[ExI] heaves a long broken psi

Damien Broderick thespike at satx.rr.com
Sun Jan 24 16:55:53 UTC 2010


On 1/24/2010 8:43 AM, BillK wrote:

> If you give the brain a random list, it is most unlikely that the
> human will guess correctly at the expected chance (random) level.
> Either because the test was too short. Because the expected chance
> level is only achieved over long durations tests to remove random
> fluctuations.
> Or the human was making up patterns of guesses (it has to - that's the
> way it works) and the patterns don't match a randomized list. They
> will be better or worse.

Hardly anyone uses iterated guessing protocols any more (remote viewing 
protocols are far more informative, because they contain high entropy 
gradient targets and are better fitted to the way the mind looks for 
meaningful structures), but there is a huge data base of just such 
experiments compiled at Princeton and elsewhere. The existence of 
preference patterns in unmotivated calls is one of the first things 
established in such experimental runs, and the most interesting aspect 
to look for is deviations from such individual or population biases.

I looked back at a lot of data accumulated between the 1930s and 1950s, 
comparing calls against the background preference patterns, looking for 
the proportion of guesses when a particular option is target and 
comparing that vote with the proportion it got when not a target. That 
is, the comparison is not made against "expected chance (random) level" 
but against an internal control that tracks non-random preferences. 
Since the target list is random and the choices are made blindly, there 
is no apparent way in which "when target" scores can be significantly 
deviant from "when not-target" scores--yet they are, to a significant 
extent.

> I call it random.
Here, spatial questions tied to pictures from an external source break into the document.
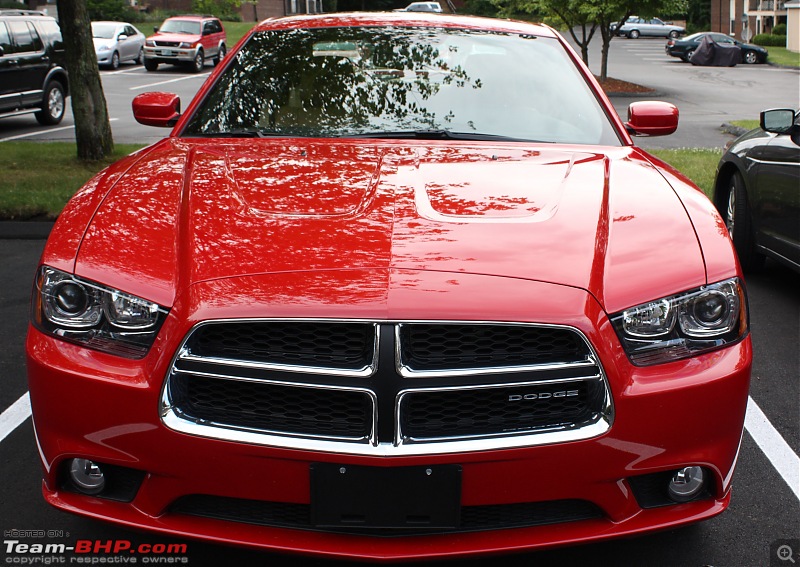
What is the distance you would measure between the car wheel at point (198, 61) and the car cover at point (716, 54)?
2050 centimetres

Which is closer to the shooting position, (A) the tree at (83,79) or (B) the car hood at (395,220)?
(B) the car hood at (395,220)

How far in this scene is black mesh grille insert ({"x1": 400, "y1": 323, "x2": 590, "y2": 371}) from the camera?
2.46 m

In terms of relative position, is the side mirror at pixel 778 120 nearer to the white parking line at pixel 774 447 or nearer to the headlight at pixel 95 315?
the white parking line at pixel 774 447

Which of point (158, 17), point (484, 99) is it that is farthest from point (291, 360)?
point (158, 17)

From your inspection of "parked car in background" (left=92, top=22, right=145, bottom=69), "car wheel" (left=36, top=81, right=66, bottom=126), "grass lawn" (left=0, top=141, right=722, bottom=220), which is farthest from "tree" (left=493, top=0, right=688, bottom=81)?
"parked car in background" (left=92, top=22, right=145, bottom=69)

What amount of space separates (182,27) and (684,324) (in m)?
→ 32.9

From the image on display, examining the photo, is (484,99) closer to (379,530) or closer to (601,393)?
(601,393)

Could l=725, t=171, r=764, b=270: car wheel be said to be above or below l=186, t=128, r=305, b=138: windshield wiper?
below

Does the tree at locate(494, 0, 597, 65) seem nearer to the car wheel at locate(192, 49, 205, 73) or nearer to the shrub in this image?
the car wheel at locate(192, 49, 205, 73)

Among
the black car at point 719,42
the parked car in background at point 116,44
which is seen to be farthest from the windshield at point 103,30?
the black car at point 719,42

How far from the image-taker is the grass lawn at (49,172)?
26.7 ft

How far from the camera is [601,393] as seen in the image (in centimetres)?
251

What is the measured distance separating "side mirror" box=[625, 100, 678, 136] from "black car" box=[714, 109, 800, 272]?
1323 mm

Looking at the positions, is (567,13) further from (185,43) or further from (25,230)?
(25,230)
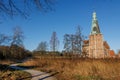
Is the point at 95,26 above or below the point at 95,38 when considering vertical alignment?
above

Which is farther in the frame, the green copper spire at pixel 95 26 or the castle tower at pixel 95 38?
the green copper spire at pixel 95 26

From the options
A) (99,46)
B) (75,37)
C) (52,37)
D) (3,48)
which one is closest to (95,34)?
(99,46)

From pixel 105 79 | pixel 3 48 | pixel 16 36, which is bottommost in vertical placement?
pixel 105 79

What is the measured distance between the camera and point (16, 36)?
6881 cm

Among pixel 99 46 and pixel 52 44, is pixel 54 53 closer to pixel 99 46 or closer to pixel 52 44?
pixel 52 44

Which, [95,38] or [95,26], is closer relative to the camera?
[95,38]

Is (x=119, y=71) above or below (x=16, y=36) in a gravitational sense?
below

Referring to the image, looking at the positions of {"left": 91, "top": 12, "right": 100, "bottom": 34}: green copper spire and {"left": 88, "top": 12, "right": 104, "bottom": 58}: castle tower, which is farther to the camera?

That's why the tests are not repeatable.

I see. First you explain that psi tests are bound to give results that 
deviate from chance because the mind produces patterned or skewed or 
non-random streams of calls, and these inevitably match better or worse 
than m.c.e. against a short randomized list, which easily accounts for 
the non-chance results of parapsychologists--and then you explain that 
this is why such tests can never be replicated by non-parapsychologists! 
If what you say were valid, anyone who tries this should get results at 
the same level, including the most ruthless skeptics, because it's just 
an artifact, right? But of course it is only those gullible 
parapsychologists who do so. So we're driven back to John-Clark-type 
"they just made it all up" or "they all cheated" theories.